Tuesday, July 10, 2012

Learn Nothing Day #5

A fortnight, two weeks, fourteen days, half a month from now (not six weeks... pick one of those two-week designations) is The Day. It is Learn Nothing Day, the day when unschoolers STOP learning just to prove they don't learn all the time.

This is the day to cite when your nosy neighbors and rude relatives ask about your "school days" or how your kids will learn. They will learn every day except this one. By golly gosh, by gum, get going. Plan your lack of learning carefully, because it's not as easy as you might think. You might want to invite them over to learn nothing with you.

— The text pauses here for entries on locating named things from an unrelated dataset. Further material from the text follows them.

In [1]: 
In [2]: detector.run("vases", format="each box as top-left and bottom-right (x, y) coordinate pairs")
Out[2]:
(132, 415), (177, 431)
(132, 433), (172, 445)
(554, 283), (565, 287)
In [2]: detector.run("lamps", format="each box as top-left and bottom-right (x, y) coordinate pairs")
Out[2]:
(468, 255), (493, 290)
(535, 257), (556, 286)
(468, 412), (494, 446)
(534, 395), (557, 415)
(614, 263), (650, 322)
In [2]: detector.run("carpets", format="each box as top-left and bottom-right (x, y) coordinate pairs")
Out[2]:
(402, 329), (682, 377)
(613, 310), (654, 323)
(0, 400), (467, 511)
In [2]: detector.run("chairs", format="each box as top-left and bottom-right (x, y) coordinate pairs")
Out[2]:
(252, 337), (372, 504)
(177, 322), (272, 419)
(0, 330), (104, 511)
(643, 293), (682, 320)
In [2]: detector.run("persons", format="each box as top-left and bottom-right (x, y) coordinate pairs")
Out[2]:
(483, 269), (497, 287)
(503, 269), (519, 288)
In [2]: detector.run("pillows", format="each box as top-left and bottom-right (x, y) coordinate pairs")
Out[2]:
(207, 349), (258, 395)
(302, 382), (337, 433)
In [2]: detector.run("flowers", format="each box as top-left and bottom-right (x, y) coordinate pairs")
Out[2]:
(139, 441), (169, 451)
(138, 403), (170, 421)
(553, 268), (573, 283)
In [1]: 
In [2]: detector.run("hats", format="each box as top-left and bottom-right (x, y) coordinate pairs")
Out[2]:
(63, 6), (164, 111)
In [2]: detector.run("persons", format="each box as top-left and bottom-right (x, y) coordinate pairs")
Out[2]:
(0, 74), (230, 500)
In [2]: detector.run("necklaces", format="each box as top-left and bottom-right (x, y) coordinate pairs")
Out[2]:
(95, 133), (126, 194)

Click the image above for more information on this International Holiday for Unschoolers, now in its fifth year.

Saturday, July 07, 2012

Bad Guys took my Macbook!!

E-mail will not be happening the right way with me until tomorrow; sorry. My Macbook was stolen by a window-smashing burglar (or two) from Julie Daniel's house. Evil bad guys. The iPad was right next to it, and they left that. Adam had his iPad in the van. We had gone to see Ice Age 4. Keith looked up the serial number for me so we could report it to the very nice policeman who was already here when we got back. The house has an alarm, and the robbers went out the front door (having first thrown a big brick through the glass door into the dining room).

I don't have my cordless keyboard for the iPad, and I can hardly type without a real keyboard, so I've borrowed Julie's computer for this (and a note on Facebook).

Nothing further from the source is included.